--- BEGIN DATA FOR THIS EXERCISE ---

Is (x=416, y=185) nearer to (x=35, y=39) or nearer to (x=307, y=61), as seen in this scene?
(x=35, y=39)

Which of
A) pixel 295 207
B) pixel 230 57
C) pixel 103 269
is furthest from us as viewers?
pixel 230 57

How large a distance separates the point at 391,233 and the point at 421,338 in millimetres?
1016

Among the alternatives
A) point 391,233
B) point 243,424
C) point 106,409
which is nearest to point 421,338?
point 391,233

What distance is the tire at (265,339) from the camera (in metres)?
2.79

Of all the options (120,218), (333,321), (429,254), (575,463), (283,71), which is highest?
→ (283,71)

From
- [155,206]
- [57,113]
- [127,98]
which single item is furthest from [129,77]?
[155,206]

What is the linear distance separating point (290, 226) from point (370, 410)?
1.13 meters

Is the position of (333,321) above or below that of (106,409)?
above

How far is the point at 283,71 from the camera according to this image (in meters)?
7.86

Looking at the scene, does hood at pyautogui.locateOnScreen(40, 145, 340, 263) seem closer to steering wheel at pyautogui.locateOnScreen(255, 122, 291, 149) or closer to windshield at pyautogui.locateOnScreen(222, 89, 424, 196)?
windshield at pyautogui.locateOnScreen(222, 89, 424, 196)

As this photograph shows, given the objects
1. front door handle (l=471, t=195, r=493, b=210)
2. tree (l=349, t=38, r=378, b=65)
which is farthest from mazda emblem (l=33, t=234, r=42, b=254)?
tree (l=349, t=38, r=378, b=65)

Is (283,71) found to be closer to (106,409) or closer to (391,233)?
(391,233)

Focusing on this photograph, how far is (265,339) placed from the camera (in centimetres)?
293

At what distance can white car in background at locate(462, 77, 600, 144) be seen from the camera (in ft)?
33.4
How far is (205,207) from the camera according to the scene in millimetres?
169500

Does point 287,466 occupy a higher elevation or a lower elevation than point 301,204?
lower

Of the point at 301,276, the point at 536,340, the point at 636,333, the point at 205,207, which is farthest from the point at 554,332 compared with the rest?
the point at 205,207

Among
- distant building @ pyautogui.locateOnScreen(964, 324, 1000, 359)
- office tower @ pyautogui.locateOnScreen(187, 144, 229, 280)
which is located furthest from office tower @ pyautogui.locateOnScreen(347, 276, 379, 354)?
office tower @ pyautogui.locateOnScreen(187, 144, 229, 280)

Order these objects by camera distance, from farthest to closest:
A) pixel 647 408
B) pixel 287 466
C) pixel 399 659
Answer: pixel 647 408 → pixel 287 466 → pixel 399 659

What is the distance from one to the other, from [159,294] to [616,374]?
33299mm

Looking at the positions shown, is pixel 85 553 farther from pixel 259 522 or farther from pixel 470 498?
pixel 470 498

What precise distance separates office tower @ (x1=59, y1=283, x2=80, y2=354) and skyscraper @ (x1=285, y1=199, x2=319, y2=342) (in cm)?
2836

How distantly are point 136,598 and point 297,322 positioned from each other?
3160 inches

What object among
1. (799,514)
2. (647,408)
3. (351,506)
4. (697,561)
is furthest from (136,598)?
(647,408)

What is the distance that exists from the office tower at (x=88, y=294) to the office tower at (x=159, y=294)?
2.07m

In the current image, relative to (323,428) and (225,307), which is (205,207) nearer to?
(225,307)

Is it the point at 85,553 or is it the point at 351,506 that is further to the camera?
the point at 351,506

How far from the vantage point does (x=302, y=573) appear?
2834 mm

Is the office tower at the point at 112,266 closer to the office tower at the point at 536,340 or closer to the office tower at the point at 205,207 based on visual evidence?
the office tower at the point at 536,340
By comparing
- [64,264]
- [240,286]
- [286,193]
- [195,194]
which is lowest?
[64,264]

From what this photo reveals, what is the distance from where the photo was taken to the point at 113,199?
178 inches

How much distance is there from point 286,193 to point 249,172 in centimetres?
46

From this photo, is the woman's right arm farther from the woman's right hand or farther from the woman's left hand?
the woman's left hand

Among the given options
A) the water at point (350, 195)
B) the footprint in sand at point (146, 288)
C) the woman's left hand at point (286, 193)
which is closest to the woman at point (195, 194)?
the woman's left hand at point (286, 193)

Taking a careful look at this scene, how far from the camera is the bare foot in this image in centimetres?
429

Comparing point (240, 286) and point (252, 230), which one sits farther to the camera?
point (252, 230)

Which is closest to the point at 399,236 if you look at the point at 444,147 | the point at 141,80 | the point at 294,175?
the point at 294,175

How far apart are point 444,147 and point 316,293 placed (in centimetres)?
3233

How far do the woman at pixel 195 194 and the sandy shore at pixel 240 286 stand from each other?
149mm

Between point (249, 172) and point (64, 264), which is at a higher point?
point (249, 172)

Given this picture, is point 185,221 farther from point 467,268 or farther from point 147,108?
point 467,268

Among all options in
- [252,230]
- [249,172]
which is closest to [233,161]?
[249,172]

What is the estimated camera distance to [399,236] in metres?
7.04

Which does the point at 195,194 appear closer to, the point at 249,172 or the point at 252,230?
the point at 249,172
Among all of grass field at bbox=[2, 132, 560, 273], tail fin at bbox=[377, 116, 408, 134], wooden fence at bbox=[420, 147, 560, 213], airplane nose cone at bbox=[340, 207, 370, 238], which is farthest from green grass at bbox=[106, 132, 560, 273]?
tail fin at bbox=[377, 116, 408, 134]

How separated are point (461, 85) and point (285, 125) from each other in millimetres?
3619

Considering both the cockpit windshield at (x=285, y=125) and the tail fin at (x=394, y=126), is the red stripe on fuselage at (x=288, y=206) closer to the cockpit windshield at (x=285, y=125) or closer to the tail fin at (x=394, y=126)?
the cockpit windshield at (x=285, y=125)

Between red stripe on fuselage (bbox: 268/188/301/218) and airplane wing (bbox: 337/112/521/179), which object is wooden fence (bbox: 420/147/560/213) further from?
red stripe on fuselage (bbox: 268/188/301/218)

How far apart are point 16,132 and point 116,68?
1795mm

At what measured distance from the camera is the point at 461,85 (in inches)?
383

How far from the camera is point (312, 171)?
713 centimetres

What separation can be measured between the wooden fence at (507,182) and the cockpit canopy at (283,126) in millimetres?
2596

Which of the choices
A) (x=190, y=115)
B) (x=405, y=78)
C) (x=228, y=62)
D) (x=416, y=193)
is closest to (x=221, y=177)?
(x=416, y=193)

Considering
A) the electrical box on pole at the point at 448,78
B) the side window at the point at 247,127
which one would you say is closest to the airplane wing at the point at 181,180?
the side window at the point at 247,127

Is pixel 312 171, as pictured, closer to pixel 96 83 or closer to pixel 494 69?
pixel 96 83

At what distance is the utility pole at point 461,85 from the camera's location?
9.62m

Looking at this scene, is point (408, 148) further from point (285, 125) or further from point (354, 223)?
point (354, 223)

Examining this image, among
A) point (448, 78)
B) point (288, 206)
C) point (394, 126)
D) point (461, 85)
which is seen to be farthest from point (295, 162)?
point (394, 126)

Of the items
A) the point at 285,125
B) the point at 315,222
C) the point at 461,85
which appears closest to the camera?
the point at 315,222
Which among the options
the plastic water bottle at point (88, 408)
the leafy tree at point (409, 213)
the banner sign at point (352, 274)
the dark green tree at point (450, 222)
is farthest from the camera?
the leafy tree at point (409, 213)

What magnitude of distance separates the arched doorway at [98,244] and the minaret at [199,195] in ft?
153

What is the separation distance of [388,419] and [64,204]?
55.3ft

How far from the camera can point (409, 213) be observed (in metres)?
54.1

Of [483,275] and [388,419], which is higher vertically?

--- END DATA FOR THIS EXERCISE ---

WHAT NEEDS TO BE DONE:
Starting at the line that contains "Between red stripe", write out every line to the end of the entries, exactly as given.

THE COMPLETED TASK:
Between red stripe on fuselage (bbox: 268/188/301/218) and airplane wing (bbox: 337/112/521/179), which object is wooden fence (bbox: 420/147/560/213) further from?
red stripe on fuselage (bbox: 268/188/301/218)

How far apart are point 16,132 and point 116,68?
1795mm

At what measured distance from the camera is the point at 461,85 (in inches)?
383

How far from the camera is point (312, 171)?
713 centimetres

What separation can be measured between the wooden fence at (507,182) and the cockpit canopy at (283,126) in millimetres?
2596

Which of the choices
A) (x=190, y=115)
B) (x=405, y=78)
C) (x=228, y=62)
D) (x=416, y=193)
is closest to (x=221, y=177)?
(x=416, y=193)

Considering
A) the electrical box on pole at the point at 448,78
B) the side window at the point at 247,127
which one would you say is closest to the airplane wing at the point at 181,180?
the side window at the point at 247,127

Is pixel 312 171, as pictured, closer to pixel 96 83 or closer to pixel 494 69?
pixel 96 83

At what distance is the utility pole at point 461,85 from the camera's location?
9.62m

Looking at this scene, is point (408, 148) further from point (285, 125) or further from point (354, 223)?
point (354, 223)

Examining this image, among
A) point (448, 78)
B) point (288, 206)
C) point (394, 126)
D) point (461, 85)
which is seen to be farthest from point (295, 162)?
point (394, 126)

Of the items
A) the point at 285,125
B) the point at 315,222
C) the point at 461,85
which appears closest to the camera?
the point at 315,222
Which among the options
the plastic water bottle at point (88, 408)
the leafy tree at point (409, 213)
the banner sign at point (352, 274)
the dark green tree at point (450, 222)
is farthest from the camera?
the leafy tree at point (409, 213)

What magnitude of distance separates the arched doorway at [98,244] and the minaret at [199,195] in ft?
153

What is the separation distance of [388,419] and [64,204]?
55.3ft

How far from the camera can point (409, 213) be observed (in metres)?
54.1

Of [483,275] and [388,419], which is higher vertically?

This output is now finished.